▶ Task brief
What you should give back is a precise copy of the lines below from the one containing "common name: jaguar" through the one containing "United States, site archbold_FL-07.", with no pictures.

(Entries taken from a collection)
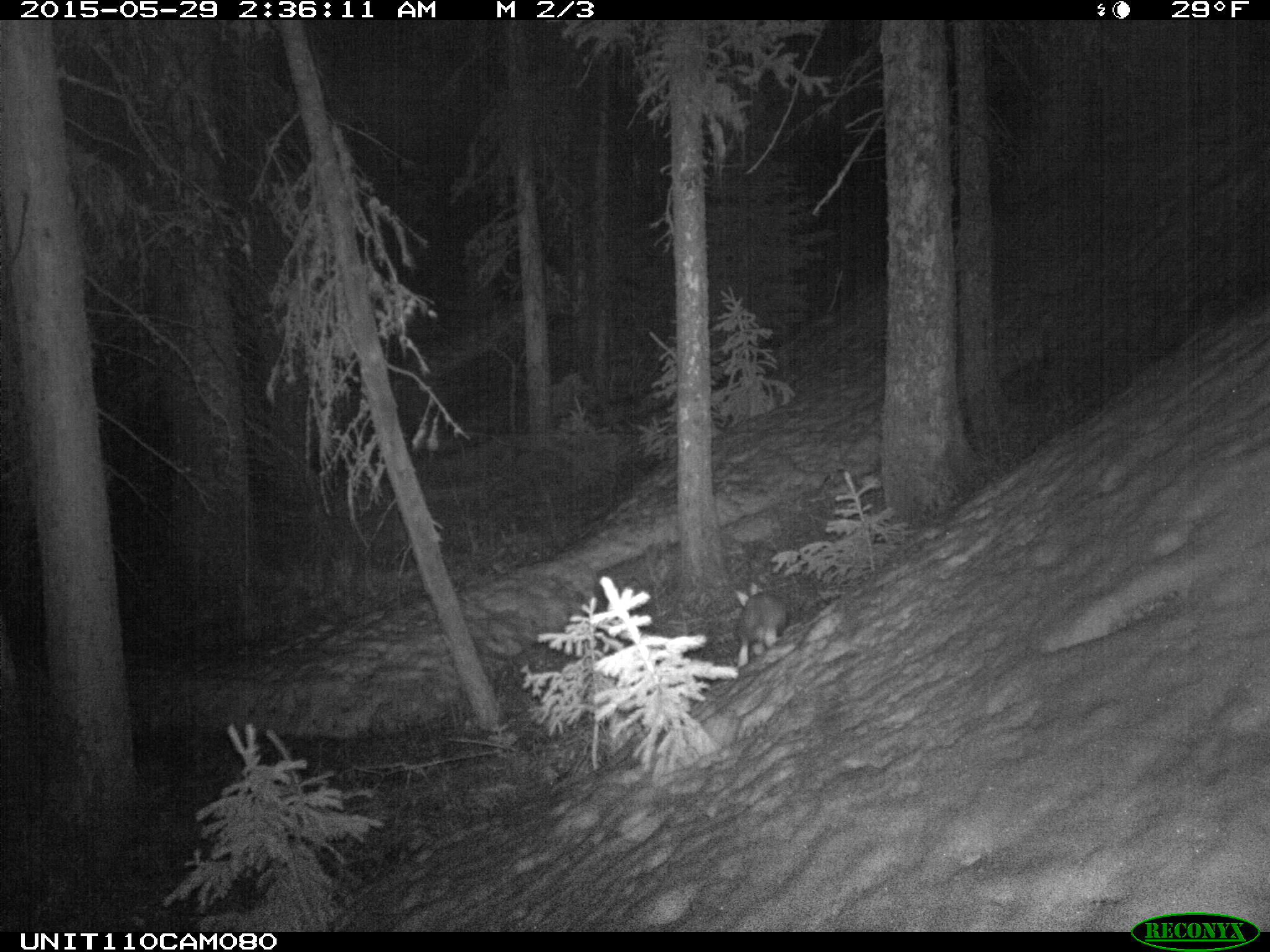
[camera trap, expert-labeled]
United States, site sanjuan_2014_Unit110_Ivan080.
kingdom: Animalia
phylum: Chordata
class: Mammalia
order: Lagomorpha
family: Leporidae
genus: Lepus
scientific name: Lepus americanus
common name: snowshoe hare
Lepus americanus (snowshoe hare).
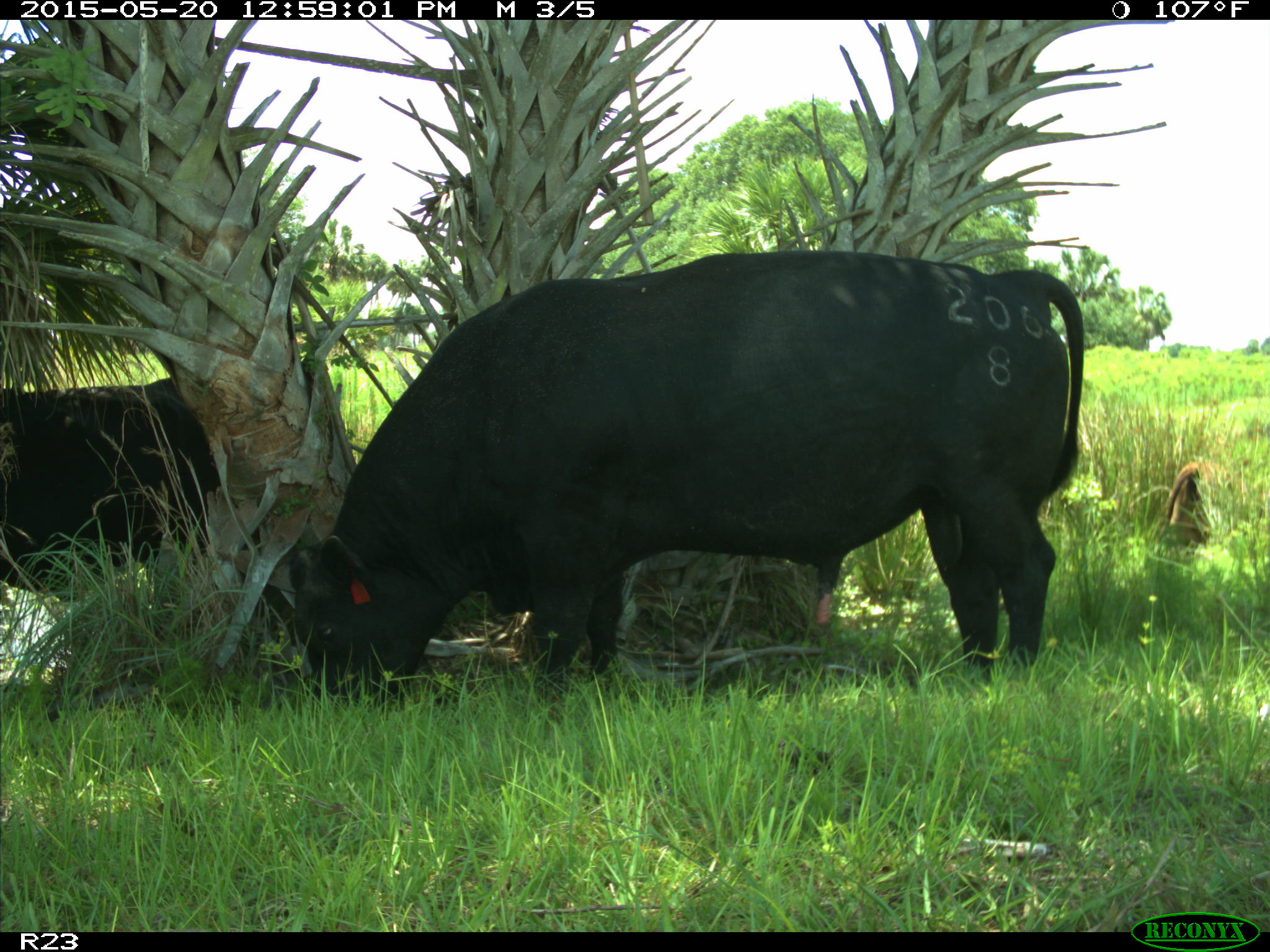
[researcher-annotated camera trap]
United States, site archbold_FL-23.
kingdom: Animalia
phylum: Chordata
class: Mammalia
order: Artiodactyla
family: Bovidae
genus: Bos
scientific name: Bos taurus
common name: domestic cow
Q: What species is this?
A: Bos taurus (domestic cow).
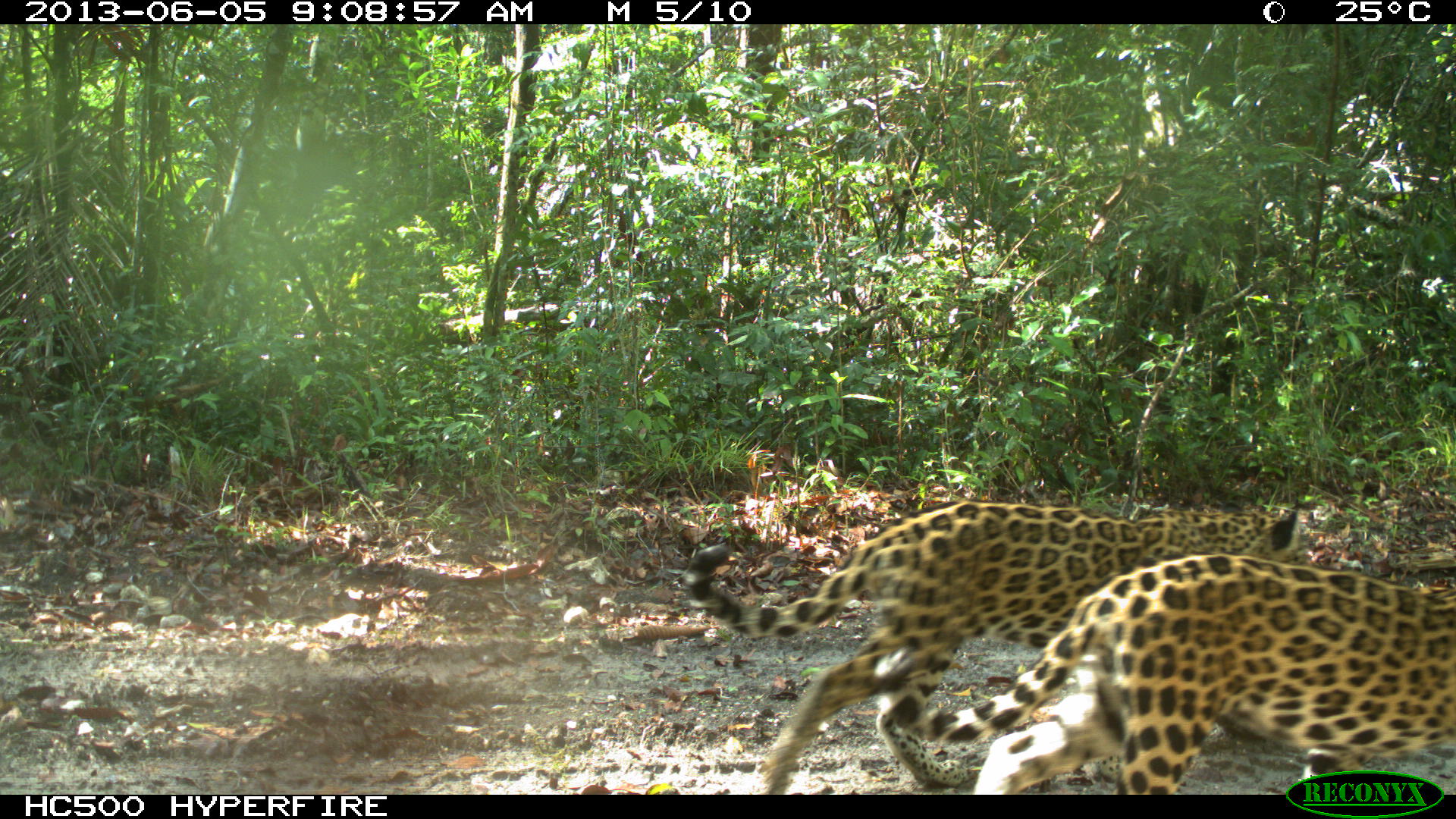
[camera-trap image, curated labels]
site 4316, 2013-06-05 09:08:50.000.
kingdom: Animalia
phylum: Chordata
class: Mammalia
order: Carnivora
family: Felidae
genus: Panthera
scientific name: Panthera onca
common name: jaguar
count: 1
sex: female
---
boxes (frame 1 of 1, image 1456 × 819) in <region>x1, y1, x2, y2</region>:
panthera onca: <region>681, 496, 1316, 793</region>; <region>867, 552, 1456, 790</region>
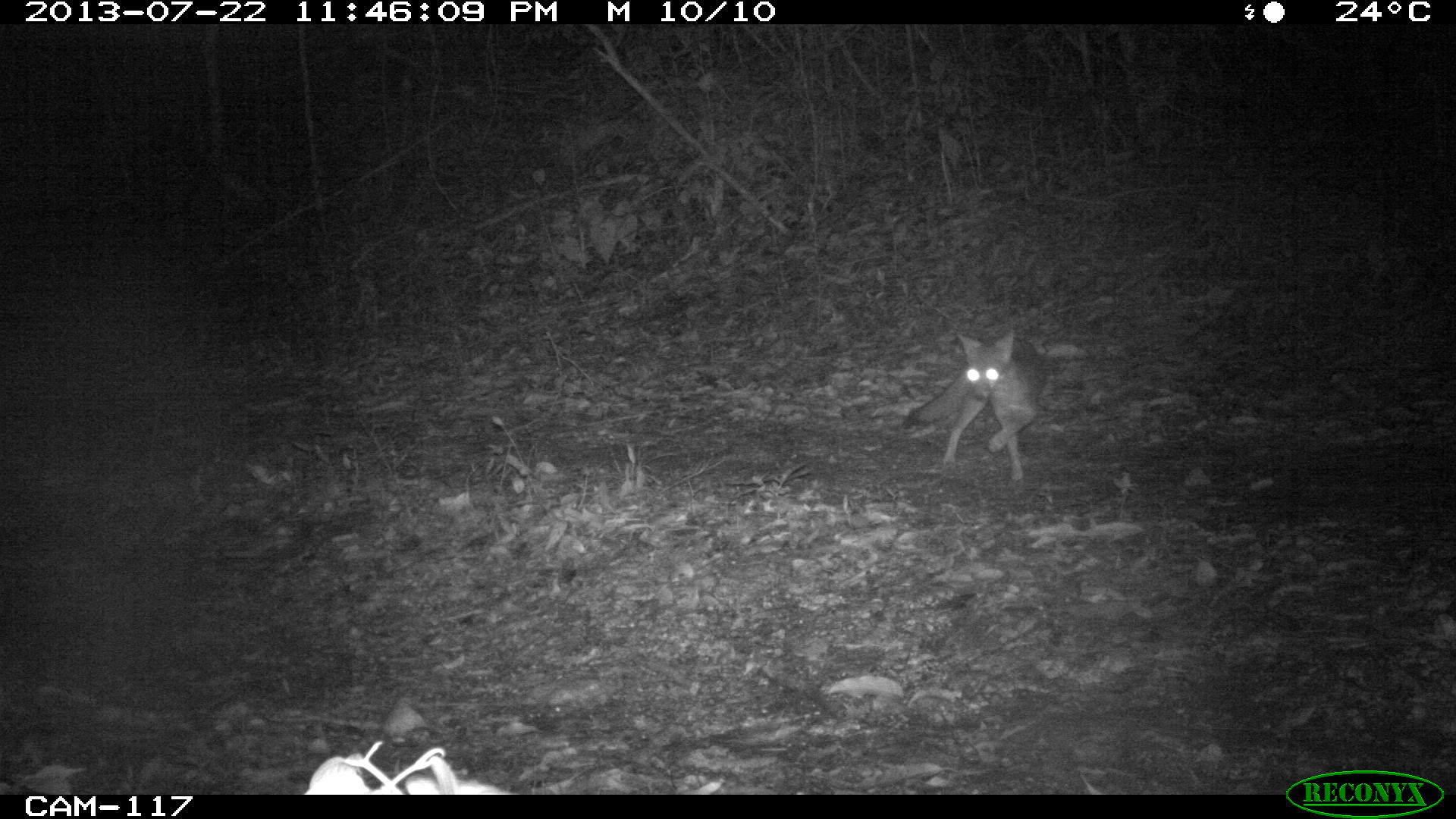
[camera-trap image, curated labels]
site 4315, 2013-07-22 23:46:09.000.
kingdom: Animalia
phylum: Chordata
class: Mammalia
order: Carnivora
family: Canidae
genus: Urocyon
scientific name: Urocyon cinereoargenteus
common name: gray fox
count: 1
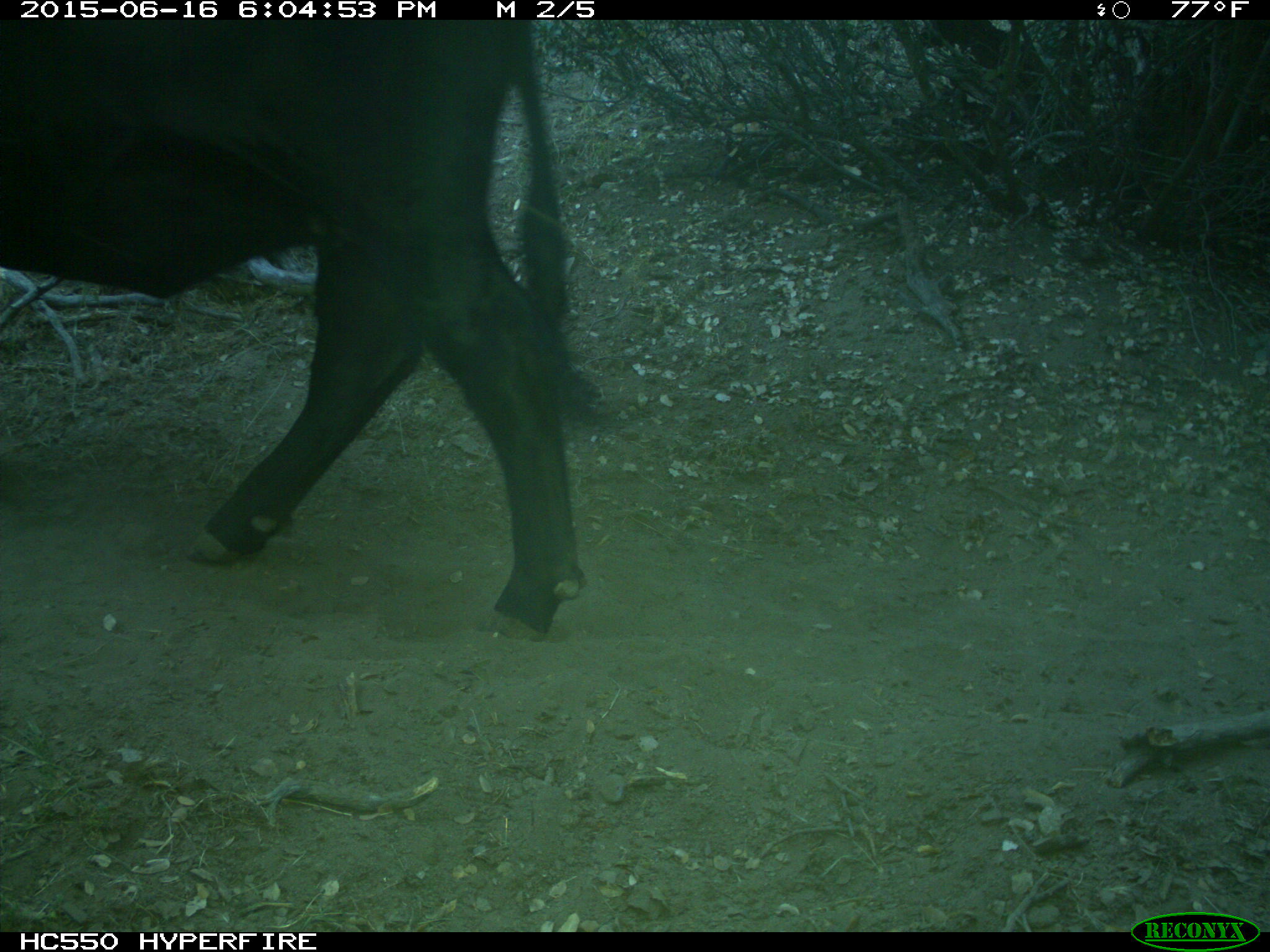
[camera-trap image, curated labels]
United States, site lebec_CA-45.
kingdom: Animalia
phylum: Chordata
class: Mammalia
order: Artiodactyla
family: Bovidae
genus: Bos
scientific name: Bos taurus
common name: domestic cow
Bos taurus (domestic cow).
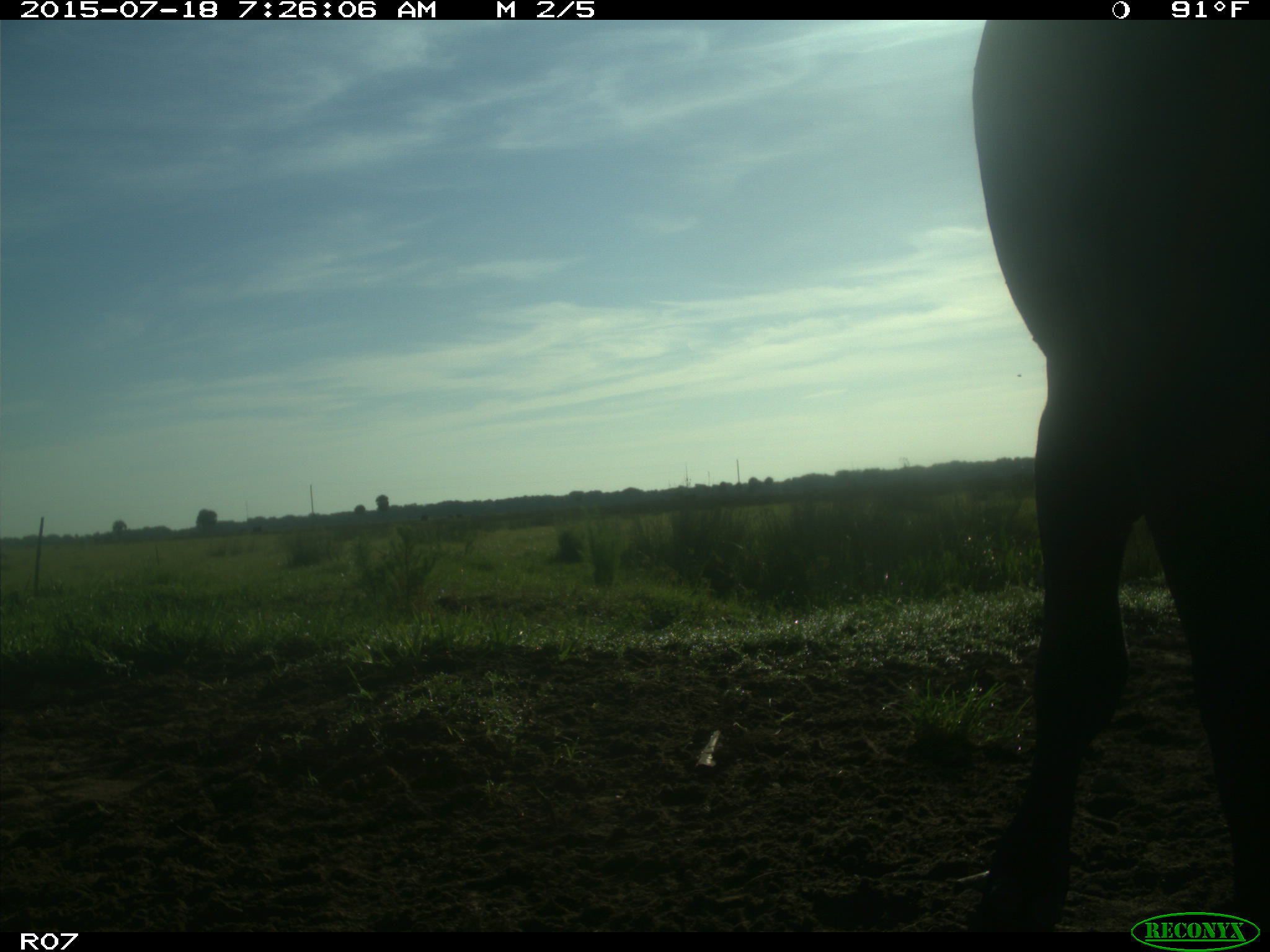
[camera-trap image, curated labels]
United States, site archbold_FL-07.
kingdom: Animalia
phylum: Chordata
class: Mammalia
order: Artiodactyla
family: Bovidae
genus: Bos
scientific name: Bos taurus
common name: domestic cow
Bos taurus (domestic cow).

▶ Expected output
common name: jaguar
count: 1
sex: female
---
boxes (frame 1 of 1, image 1456 × 819) in <region>x1, y1, x2, y2</region>:
panthera onca: <region>681, 496, 1316, 793</region>; <region>867, 552, 1456, 790</region>
[camera-trap image, curated labels]
site 4315, 2013-07-22 23:46:09.000.
kingdom: Animalia
phylum: Chordata
class: Mammalia
order: Carnivora
family: Canidae
genus: Urocyon
scientific name: Urocyon cinereoargenteus
common name: gray fox
count: 1
[camera-trap image, curated labels]
United States, site lebec_CA-45.
kingdom: Animalia
phylum: Chordata
class: Mammalia
order: Artiodactyla
family: Bovidae
genus: Bos
scientific name: Bos taurus
common name: domestic cow
Bos taurus (domestic cow).
[camera-trap image, curated labels]
United States, site archbold_FL-07.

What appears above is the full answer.